## AIM OF THE TASK
Write out all of the data below line for line, without changing a single word, number or mark.

>> START INFORMATION GIVEN

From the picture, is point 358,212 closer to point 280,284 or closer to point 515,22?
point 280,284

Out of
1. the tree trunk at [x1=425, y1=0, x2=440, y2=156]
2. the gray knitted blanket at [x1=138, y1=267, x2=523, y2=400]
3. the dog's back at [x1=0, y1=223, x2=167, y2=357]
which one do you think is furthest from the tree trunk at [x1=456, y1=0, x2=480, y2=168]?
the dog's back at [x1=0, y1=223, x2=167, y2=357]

>> END INFORMATION GIVEN

## SOLUTION TO THIS TASK
From the picture, is point 358,212 closer to point 280,284 or closer to point 515,22?
point 280,284

Out of
1. the tree trunk at [x1=425, y1=0, x2=440, y2=156]
2. the gray knitted blanket at [x1=138, y1=267, x2=523, y2=400]
3. the dog's back at [x1=0, y1=223, x2=167, y2=357]
which one do you think is furthest from the tree trunk at [x1=456, y1=0, x2=480, y2=168]?
the dog's back at [x1=0, y1=223, x2=167, y2=357]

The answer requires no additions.